Um die Zahlungsmoral ist es ohnehin nicht gut bestellt. Die Opfer sind wieder die Gläubiger: Lieferanten, Händler, Vermieter oder Handwerker. Und wenn sie es schaffen, diese zusätzliche Belastung auf ihre übrigen Kunden umzulegen, sind Opfer die Endverbraucher. Nicht der darf gestützt werden, der mit seinem Geld nicht auskommt. Es ärgert und entmutigt alle anderen, die es schaffen und die mit solchen Regelungen noch stärker in die Staatsverdrossenheit getrieben werden. Der Staat setzt die Anreize wieder einmal falsch.
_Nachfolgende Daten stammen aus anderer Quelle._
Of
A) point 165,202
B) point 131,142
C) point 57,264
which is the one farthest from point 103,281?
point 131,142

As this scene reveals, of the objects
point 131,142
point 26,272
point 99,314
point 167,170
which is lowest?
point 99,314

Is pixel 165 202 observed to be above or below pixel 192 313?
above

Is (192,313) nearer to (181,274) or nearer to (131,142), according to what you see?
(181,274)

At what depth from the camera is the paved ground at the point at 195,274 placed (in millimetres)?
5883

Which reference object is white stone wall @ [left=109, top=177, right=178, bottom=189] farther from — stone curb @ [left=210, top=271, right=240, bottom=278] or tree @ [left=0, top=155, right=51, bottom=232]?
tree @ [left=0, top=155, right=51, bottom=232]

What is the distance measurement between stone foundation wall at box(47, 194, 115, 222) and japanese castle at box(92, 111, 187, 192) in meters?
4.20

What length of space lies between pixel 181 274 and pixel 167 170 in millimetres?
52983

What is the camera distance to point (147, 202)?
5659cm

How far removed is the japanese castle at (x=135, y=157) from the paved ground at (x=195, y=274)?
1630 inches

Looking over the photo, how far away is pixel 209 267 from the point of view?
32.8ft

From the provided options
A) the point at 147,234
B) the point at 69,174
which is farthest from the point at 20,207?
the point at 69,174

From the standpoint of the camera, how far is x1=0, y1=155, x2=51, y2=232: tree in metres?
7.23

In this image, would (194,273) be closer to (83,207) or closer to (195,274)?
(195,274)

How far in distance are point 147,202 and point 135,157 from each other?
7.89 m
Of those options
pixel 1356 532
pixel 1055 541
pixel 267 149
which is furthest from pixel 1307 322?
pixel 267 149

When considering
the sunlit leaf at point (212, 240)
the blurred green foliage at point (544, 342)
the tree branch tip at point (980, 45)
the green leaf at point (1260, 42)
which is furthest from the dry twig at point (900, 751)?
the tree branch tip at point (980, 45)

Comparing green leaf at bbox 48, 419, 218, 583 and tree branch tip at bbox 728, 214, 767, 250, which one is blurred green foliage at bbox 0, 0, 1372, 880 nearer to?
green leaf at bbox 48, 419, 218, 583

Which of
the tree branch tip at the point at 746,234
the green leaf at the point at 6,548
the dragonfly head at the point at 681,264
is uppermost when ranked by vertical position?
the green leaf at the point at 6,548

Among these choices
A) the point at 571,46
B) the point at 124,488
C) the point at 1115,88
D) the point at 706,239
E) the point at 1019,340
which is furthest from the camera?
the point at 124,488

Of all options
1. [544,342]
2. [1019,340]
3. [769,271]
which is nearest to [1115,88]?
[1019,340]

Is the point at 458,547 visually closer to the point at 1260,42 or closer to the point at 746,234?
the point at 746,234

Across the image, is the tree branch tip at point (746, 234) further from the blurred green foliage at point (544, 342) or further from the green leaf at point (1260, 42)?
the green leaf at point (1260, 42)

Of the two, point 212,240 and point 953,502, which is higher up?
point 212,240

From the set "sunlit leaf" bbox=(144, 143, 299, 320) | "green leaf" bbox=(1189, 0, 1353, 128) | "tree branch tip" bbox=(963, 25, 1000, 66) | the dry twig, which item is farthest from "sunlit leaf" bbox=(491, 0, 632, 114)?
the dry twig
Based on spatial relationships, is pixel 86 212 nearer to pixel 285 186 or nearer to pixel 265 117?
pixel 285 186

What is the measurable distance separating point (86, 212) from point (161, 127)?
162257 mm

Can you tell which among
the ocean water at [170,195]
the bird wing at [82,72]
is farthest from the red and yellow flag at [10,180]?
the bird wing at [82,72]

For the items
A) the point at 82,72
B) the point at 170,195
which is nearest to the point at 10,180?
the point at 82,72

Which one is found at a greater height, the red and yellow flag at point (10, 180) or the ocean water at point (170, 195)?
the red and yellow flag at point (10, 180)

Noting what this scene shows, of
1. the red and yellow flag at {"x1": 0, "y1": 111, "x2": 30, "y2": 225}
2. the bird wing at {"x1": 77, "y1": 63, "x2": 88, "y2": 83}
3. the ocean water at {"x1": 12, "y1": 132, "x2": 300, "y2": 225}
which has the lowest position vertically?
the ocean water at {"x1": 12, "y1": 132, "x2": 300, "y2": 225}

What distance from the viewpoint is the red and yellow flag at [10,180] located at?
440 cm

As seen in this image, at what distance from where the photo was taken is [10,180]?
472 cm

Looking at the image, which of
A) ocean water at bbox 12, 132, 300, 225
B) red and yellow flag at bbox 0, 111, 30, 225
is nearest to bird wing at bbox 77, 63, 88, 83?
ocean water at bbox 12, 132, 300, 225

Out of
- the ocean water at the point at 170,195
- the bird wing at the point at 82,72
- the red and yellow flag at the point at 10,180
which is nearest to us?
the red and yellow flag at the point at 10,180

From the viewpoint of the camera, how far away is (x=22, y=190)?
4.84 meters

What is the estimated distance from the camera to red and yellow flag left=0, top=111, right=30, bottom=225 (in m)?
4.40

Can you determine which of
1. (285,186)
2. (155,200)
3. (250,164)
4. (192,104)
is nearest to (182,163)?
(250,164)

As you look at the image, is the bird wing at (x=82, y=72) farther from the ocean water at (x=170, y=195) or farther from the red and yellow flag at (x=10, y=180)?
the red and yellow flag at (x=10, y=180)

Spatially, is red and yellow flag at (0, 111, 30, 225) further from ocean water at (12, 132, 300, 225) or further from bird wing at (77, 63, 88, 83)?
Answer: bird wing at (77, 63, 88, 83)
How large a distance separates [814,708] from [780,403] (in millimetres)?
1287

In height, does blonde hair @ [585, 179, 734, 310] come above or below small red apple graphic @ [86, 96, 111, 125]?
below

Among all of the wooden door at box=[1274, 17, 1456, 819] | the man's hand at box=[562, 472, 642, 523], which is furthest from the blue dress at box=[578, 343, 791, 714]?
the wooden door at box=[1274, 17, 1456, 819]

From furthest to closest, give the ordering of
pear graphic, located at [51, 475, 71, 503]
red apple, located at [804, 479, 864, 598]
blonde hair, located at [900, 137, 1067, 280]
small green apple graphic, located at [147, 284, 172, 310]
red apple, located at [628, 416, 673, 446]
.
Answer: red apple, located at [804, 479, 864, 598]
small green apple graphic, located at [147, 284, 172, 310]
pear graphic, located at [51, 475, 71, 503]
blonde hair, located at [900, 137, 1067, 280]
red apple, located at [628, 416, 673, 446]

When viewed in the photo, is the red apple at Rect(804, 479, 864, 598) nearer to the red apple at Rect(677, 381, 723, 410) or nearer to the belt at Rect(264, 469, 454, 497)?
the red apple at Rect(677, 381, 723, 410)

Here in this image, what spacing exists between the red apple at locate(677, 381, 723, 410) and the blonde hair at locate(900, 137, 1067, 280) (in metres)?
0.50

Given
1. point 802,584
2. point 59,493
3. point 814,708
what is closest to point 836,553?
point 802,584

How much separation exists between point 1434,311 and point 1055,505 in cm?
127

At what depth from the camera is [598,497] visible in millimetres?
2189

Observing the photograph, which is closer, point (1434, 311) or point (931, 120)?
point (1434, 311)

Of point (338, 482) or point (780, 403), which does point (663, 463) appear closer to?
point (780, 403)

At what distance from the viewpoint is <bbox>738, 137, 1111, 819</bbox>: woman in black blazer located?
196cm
Da nützt es auch wenig, wenn Leutheusser-Schnarrenberger einschränkend sagt: „Die Beschleunigung der Restschuldbefreiung kann es nicht zum Nulltarif geben. Es muß gezielte Anreize geben, möglichst viele Schulden zu begleichen, damit die beschleunigte Restschuldbefreiung auch im Interesse der Gläubiger ist. Mein Vorschlag ist, eine Restschuldbefreiung nach drei Jahren nur zu ermöglichen, wenn in dieser Zeit die Verfahrenskosten und ein bestimmter Anteil der Schulden beglichen werden.“ Zu denken sei an eine Quote von etwa einem Viertel. Erfülle der Schuldner diese Voraussetzungen nicht, solle es wie bisher erst nach sechs Jahren zur Restschuldbefreiung kommen. Aber das sind magere Voraussetzungen, Schuldenmacher werden sie schnell einplanen.